**WRITTEN REQUEST**. Copy all of the rows below word for word.

**DATA FOR PROCESSING**.

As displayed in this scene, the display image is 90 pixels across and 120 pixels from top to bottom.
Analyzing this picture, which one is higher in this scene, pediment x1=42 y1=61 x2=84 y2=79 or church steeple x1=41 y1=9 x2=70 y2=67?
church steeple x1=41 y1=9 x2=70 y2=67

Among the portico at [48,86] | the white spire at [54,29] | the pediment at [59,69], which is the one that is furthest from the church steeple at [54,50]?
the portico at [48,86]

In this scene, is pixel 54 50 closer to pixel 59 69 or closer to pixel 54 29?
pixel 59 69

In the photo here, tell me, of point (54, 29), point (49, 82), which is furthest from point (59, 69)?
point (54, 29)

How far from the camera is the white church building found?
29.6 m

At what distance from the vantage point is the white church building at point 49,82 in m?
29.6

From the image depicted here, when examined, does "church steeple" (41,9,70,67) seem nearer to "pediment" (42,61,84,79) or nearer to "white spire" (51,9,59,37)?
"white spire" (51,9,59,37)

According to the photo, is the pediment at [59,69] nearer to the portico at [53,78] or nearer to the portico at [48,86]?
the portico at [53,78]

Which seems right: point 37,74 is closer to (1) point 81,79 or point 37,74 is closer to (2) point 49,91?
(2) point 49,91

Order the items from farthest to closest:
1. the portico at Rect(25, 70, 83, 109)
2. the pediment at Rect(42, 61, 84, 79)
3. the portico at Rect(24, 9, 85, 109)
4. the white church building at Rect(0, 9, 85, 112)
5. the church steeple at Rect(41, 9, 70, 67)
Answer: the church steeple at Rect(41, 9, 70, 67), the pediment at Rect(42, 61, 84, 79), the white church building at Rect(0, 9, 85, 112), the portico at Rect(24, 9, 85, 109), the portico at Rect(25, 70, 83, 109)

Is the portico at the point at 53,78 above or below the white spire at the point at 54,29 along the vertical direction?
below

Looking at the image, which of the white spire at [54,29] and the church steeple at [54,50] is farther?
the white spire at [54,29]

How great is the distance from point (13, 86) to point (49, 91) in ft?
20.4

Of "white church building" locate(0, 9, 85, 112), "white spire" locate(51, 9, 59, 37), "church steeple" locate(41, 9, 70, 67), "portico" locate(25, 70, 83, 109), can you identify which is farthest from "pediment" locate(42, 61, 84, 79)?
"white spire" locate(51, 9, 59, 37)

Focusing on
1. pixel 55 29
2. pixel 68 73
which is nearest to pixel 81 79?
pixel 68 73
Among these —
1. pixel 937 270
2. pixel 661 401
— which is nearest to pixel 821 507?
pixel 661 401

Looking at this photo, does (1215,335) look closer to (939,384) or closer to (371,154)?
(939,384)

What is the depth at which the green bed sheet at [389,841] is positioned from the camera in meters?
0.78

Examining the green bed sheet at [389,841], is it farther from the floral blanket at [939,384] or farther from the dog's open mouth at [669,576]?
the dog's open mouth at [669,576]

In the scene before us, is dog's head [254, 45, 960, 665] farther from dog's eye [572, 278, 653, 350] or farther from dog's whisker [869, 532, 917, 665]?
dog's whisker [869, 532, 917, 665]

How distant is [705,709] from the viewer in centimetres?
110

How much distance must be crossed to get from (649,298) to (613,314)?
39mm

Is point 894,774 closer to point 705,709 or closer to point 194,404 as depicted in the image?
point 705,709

**SOLUTION FOR THIS TASK**.
As displayed in this scene, the display image is 90 pixels across and 120 pixels from top to bottom.
Analyzing this picture, which one is higher in this scene, pediment x1=42 y1=61 x2=84 y2=79 or church steeple x1=41 y1=9 x2=70 y2=67?
church steeple x1=41 y1=9 x2=70 y2=67

Among the portico at [48,86] | the white spire at [54,29] | the pediment at [59,69], which is the one that is furthest from the church steeple at [54,50]?
the portico at [48,86]

In this scene, is pixel 54 50 closer to pixel 59 69 or closer to pixel 54 29?
pixel 59 69

In the photo here, tell me, of point (54, 29), point (49, 82), which is furthest from point (59, 69)?
point (54, 29)

How far from the camera is the white church building found?
29.6 m

At what distance from the vantage point is the white church building at point 49,82 in m?
29.6

From the image depicted here, when examined, does "church steeple" (41,9,70,67) seem nearer to "pediment" (42,61,84,79) or nearer to "white spire" (51,9,59,37)?
"white spire" (51,9,59,37)

According to the photo, is the pediment at [59,69] nearer to the portico at [53,78] or nearer to the portico at [48,86]?
the portico at [53,78]

Which seems right: point 37,74 is closer to (1) point 81,79 or point 37,74 is closer to (2) point 49,91?
(2) point 49,91

Order the items from farthest to closest:
1. the portico at Rect(25, 70, 83, 109)
2. the pediment at Rect(42, 61, 84, 79)
3. the portico at Rect(24, 9, 85, 109)
4. the white church building at Rect(0, 9, 85, 112)
5. the church steeple at Rect(41, 9, 70, 67)
Answer: the church steeple at Rect(41, 9, 70, 67), the pediment at Rect(42, 61, 84, 79), the white church building at Rect(0, 9, 85, 112), the portico at Rect(24, 9, 85, 109), the portico at Rect(25, 70, 83, 109)

Is the portico at the point at 53,78 above or below the white spire at the point at 54,29 along the vertical direction?
below

Looking at the image, which of the white spire at [54,29] and the church steeple at [54,50] is farther?
the white spire at [54,29]

How great is the distance from point (13, 86) to point (49, 91) in ft?
20.4

Of "white church building" locate(0, 9, 85, 112), "white spire" locate(51, 9, 59, 37), "church steeple" locate(41, 9, 70, 67), "portico" locate(25, 70, 83, 109), can you identify which is farthest from "pediment" locate(42, 61, 84, 79)?
"white spire" locate(51, 9, 59, 37)

Focusing on
1. pixel 55 29
2. pixel 68 73
which is nearest to pixel 81 79?
pixel 68 73
Among these —
1. pixel 937 270
2. pixel 661 401
— which is nearest to pixel 821 507?
pixel 661 401

Looking at this photo, does (1215,335) look closer to (939,384) or closer to (371,154)?
(939,384)

What is the depth at which the green bed sheet at [389,841] is positioned from the camera in meters?
0.78

Examining the green bed sheet at [389,841], is it farther from the floral blanket at [939,384] or farther from the dog's open mouth at [669,576]?
the dog's open mouth at [669,576]

In the scene before us, is dog's head [254, 45, 960, 665] farther from dog's eye [572, 278, 653, 350] or farther from dog's whisker [869, 532, 917, 665]?
dog's whisker [869, 532, 917, 665]

How distant is [705,709] from the viewer in centimetres?
110

How much distance must be crossed to get from (649,298) to (613,314)?
39mm

Is point 894,774 closer to point 705,709 or closer to point 194,404 as depicted in the image?
point 705,709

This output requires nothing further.